Гости — вся студенческая братия — добирались до Снегирей на допотопном паровозике, а молодожены — на «победе», купленной Рамазу Мчелидзе его папой и мамой. Это была та самая машина, про которую товарищ Сталин сказал: «Небольшая победа, товарищи… Я ожидал от вас большего». Но ничего другого советские конструкторы автомобиля, подозрительно напоминавшего «опель», придумать не могли. Тем не менее в «победу» поместилось много продуктов, в том числе ящики с водкой, которой, как известно, мало не бывает. Посуду позаимствовали из буфета Камерного театра, где студенты литинститута были своими людьми. Комендант общежития татарка Зина приготовила на свадьбу чан плова и котел винегрета. Бабушка Инны Гофф испекла три больших пирога.
Завораживающим майским вечером молодожены и гости собрались в Снегирях, где ничего не предвещало предстоящего грандиозного сражения. Как рассказывал автору книги один из главных участников событий — сам Константин Яковлевич Ваншенкин, дачный участок артистов Большого театра «был покатый, перед этим прошел дождь, и все спускались по скользкой траве, боязливо обходя конуру, из которой время от времени появлялся недовольный грозный пес и мчался рядом, гремя цепью, укрепленной на проволоке. Внизу благостно светилась река, и вскоре прибывшие чинно гуляли по ее берегу, с нетерпением ожидая, когда позовут к столам — ведь успели как следует проголодаться. Накрыто было на веранде. Сидели тесно на досках, положенных между табуретками. Но места все же хватило не всем, и некоторые пристроились у подоконников. А в углу несколько человек приспособились возле этажерки: заставившие тарелками и стаканами верхний ее этаж пили и закусывали стоя (а-ля фуршет), на уровне второго сидели на корточках, а у нижнего свободно полулежали на полу».

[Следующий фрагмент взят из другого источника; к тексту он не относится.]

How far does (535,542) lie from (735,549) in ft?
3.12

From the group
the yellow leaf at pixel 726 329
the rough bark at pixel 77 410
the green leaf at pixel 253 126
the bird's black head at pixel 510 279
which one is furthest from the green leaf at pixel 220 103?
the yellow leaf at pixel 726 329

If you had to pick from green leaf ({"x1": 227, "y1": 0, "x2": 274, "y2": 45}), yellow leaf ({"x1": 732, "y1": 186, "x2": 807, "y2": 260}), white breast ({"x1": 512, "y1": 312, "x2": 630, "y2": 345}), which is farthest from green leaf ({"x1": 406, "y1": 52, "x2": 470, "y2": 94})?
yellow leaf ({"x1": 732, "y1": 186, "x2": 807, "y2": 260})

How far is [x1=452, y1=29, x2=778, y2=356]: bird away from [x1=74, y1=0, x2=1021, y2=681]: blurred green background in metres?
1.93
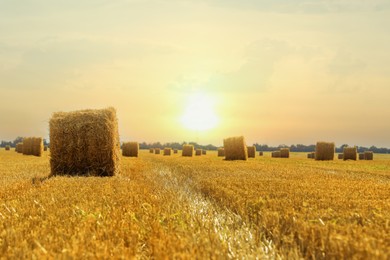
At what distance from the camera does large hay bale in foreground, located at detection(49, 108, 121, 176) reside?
1603 centimetres

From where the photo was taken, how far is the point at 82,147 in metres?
16.0

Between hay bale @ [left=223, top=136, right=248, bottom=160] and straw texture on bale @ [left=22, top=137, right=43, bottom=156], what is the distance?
62.8 ft

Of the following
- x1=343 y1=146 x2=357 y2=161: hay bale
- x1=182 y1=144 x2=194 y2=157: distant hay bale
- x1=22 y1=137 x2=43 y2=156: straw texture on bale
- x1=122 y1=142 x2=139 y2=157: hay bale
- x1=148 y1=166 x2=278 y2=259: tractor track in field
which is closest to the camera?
x1=148 y1=166 x2=278 y2=259: tractor track in field

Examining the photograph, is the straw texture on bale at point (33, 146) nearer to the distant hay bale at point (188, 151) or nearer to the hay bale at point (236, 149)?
the distant hay bale at point (188, 151)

Веранду украсили самодеятельными лозунгами: «Жена да убоится мужа своего» и «Длинный язык жены — вот лестница, по которой в дом входит несчастье». Музыку обеспечили гости, прихватив из Москвы баян. Как и положено, пили все, кроме молодых. Свадьба пела и плясала. Ну а какая же свадьба без драки, тем более что за одним столом собрались десятки молодых мужиков неробкого десятка, многие из которых прошли фронт. В середине празднества Ваншенкин заметил некоторое изменение состава участников — будто гости начали разъезжаться, причем ребят явно осталось меньше, нежели девушек. Выйдя из дома, он и стал свидетелем массовой драки, в которой бился весь будущий цвет советской литературы — Евгений Винокуров, Григорий Бакланов (ему сломали нос), Владимир Солоухин, Владимир Тендряков и другие тогдашние студенты, всего общим числом полтора десятка человек. Пьяные и грязные (после дождя) драчуны отменно справлялись со своей задачей, утверждая подлинность происходившего свадебного обряда. Лишь Юрий Бондарев сохранял нейтралитет.

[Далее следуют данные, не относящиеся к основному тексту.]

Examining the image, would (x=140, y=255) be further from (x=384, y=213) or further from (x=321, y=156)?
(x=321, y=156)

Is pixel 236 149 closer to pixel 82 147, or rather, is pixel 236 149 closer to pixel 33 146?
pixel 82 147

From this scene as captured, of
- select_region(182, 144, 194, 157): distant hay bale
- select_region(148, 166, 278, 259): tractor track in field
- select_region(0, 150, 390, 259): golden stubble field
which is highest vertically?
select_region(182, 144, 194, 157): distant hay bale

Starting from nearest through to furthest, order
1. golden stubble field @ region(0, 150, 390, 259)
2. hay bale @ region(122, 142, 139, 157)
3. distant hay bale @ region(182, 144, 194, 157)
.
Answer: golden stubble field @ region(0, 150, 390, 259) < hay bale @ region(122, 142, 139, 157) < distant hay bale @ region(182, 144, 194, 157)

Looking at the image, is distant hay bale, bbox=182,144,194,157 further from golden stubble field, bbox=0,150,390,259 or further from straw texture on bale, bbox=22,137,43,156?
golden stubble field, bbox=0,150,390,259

Слабонервные снегиревские аборигены с их сверхтонкой натурой не могли не знать о происходящем — обладая отменным музыкальным слухом, они поняли, что в их патриархальном поселке случилось что-то необычайное, напоминающее о той самой простонародной жизни, от которой они так стремились укрыться за долами, за полями, за высокими лесами. Доносившиеся с участка Давыдовой крики, соответствующие приподнятой и разогретой высокими градусами обстановке простонародные слова и выражения, слава богу, никого из соседей не заставили пойти и разобраться. Иначе тоже можно было схлопотать. Пострадала и сторожевая собака Давыдовой, забившаяся в будку после того, как один из пьяных гостей сунул ей в конуру два пальца. Пес укусил обидчика и больше уже на свет не показывался и о себе не напоминал даже лаем. Дачная бабушка, мать Давыдовой, без конца сетовала о несчастных «вериных цветочках», затоптанных драчунами. А вот водка почему-то осталась — наутро, собираясь восвояси, ею не только опохмелялись, но и мылись. Последние шесть бутылок Рамаз Мчелидзе положил в свою «победу», в которой молодожены без приключений добрались до Москвы.
Свадьба эта обрела свое законное место в истории и Снегирей, и русской литературы, передравшимся гостям объявили выговоры по партийной и комсомольской линии. А Ваншенкин еще много лет кряду вынужден был отвечать на вопрос какого-нибудь случайного коллеги: «Слушай, а это не у тебя ли была та самая свадьба?» И все же Снегири остались в памяти добрыми воспоминаниями. «Потом, когда мы ездили летом в Латвию, а это случалось довольно часто, — сперва с дочкой, а потом и с внучкой, мы всякий раз дожидались в вагонном коридоре, пока поезд не минует подмосковную платформу Снегири, и, посмеиваясь, переглядывались», — рассказывал Константин Яковлевич.